根据官网说明:当存储 TIMESTAMP
时,TiDB 会将当前时区的 TIMESTAMP
值转换为 UTC 时区。当读取 TIMESTAMP
时,TiDB 将存储的 TIMESTAMP
值从 UTC 时区转换为当前时区(注意:DATETIME
不会这样处理)。每次连接的默认时区是服务器的本地时区,可以通过环境变量 time_zone
进行修改。TiDB 在存取TIMESTAMP
值时会受到 time_zone 系统变量的影响。
根据官网说明:
在默认情况下,TiDB time_zone 值为系统主机的时区,即默认东八区(UTC+8):
$ timedatectl
Local time: Sun 2024-12-01 16:55:49 CST
Universal time: Sun 2024-12-01 08:55:49 UTC
RTC time: Sun 2024-12-01 08:55:49
Time zone: Asia/Shanghai (CST, +0800)
NTP enabled: yes
NTP synchronized: yes
RTC in local TZ: no
DST active: n/a
$
默认情况下,基于 UTC+8 主机环境的 TiDB 环境,TIMESTAMP
的写入范围是:1970-01-01 08:00:01.000000
到 2038-01-19 11:14:07.999999
。
基于上述3个信息,并结合现有的报错信息,我们可以推测:应用在会话级别将 time_zone 调整为 UTC 时区后,再执行上述 DDL,示例如下:
set time_zone='+00:00';
create table testtest(id int primary key,end_time timestamp not null default '1970-01-01 00:00:01');
下面我们来验证一下:
mysql> set time_zone='+00:00';
Query OK, 0 rows affected (0.00 sec)
mysql> create table testtest(id int primary key,end_time timestamp not null default '1970-01-01 00:00:01');
Query OK, 0 rows affected (0.55 sec)
mysql> show create table testtest\G
*************************** 1. row ***************************
Table: testtest
Create Table: CREATE TABLE `testtest` (
`id` int(11) NOT NULL,
`end_time` timestamp NOT NULL DEFAULT '1970-01-01 00:00:01',
PRIMARY KEY (`id`) /*T![clustered_index] NONCLUSTERED */
) ENGINE=InnoDB DEFAULT CHARSET=utf8mb4 COLLATE=utf8mb4_bin
1 row in set (0.00 sec)
mysql>
mysql> set time_zone='+08:00';
Query OK, 0 rows affected (0.00 sec)
mysql> show create table testtest\G
*************************** 1. row ***************************
Table: testtest
Create Table: CREATE TABLE `testtest` (
`id` int(11) NOT NULL,
`end_time` timestamp NOT NULL DEFAULT '1970-01-01 08:00:01',
PRIMARY KEY (`id`) /*T![clustered_index] NONCLUSTERED */
) ENGINE=InnoDB DEFAULT CHARSET=utf8mb4 COLLATE=utf8mb4_bin
1 row in set (0.00 sec)
mysql>
可以看到:
1 在会话级别调整 time_zone 为 UTC 时区后,该 DDL 可以正常执行。
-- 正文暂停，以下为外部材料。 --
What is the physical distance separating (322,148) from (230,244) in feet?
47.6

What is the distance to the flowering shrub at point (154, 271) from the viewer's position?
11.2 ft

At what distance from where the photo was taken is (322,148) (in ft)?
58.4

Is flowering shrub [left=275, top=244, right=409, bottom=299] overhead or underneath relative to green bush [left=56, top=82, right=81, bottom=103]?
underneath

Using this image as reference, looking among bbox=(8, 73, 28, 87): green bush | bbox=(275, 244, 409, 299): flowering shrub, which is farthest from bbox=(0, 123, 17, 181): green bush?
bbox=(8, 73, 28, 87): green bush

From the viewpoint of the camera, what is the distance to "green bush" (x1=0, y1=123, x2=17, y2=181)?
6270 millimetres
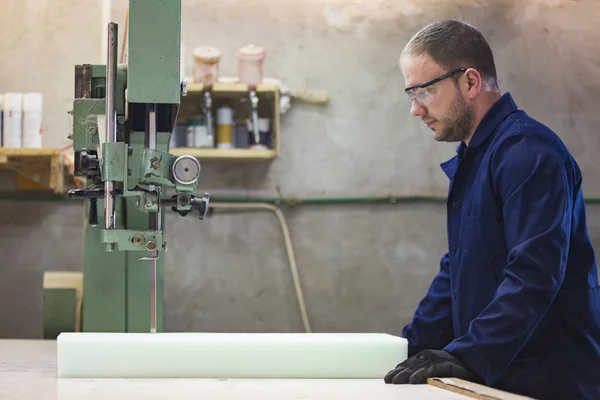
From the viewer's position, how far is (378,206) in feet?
12.9

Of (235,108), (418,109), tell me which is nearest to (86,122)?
(418,109)

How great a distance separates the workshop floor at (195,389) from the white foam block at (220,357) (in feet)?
0.14

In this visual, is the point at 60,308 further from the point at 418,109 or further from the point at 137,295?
the point at 418,109

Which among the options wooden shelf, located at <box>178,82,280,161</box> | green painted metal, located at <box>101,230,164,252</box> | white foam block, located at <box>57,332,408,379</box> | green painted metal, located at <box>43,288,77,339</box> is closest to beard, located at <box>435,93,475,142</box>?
white foam block, located at <box>57,332,408,379</box>

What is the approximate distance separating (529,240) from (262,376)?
665mm

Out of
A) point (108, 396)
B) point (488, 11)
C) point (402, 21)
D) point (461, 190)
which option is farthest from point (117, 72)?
point (488, 11)

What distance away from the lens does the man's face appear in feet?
6.53

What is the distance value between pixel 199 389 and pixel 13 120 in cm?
215

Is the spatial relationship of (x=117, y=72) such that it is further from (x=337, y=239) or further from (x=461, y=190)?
(x=337, y=239)

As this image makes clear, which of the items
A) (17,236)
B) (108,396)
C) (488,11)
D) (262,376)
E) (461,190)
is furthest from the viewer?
(488,11)

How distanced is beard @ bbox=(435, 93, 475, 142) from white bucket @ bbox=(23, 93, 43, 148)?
198cm

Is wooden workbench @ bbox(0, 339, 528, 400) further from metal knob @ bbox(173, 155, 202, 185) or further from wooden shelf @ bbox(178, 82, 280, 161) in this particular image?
wooden shelf @ bbox(178, 82, 280, 161)

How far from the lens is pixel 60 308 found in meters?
2.71

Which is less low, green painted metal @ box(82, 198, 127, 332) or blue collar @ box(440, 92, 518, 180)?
blue collar @ box(440, 92, 518, 180)
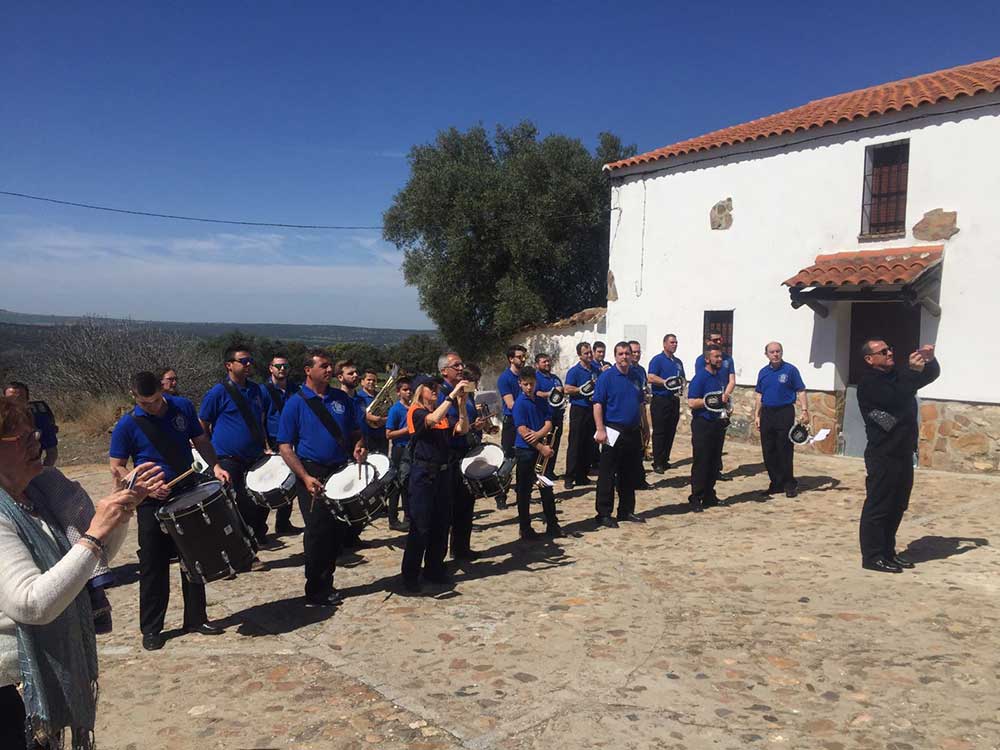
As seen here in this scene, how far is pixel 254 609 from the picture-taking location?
5738mm

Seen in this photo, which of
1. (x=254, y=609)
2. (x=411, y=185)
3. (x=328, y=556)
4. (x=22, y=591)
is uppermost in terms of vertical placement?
(x=411, y=185)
2 在会话级别调整 time_zone 时区值后,从命令行看到的 TIMESTAMP DEFAULT 值是通过 time_zone 转化后的值。
而 cdc 报错的原因是,cdc 在下游执行时默认是 UTC+8 时区,因此导致 DDL 报错。
接下来,我们联系了应用方,询问是否有上述写入情况,应用反馈确实使用上述的方式创建表。
处理方案
1 处理方式1: 手工在下游执行 DDL 并让 CDC 跳过问题 DDL;
2 处理方式2: 重建 CDC 链路。
后续建议
告知应用方不建议使用 TIMESTAMP 数据类型,建议使用 DATETIME 类型。原因参考 TiDB 官网 TIMESTAMP 类型警告部分说明。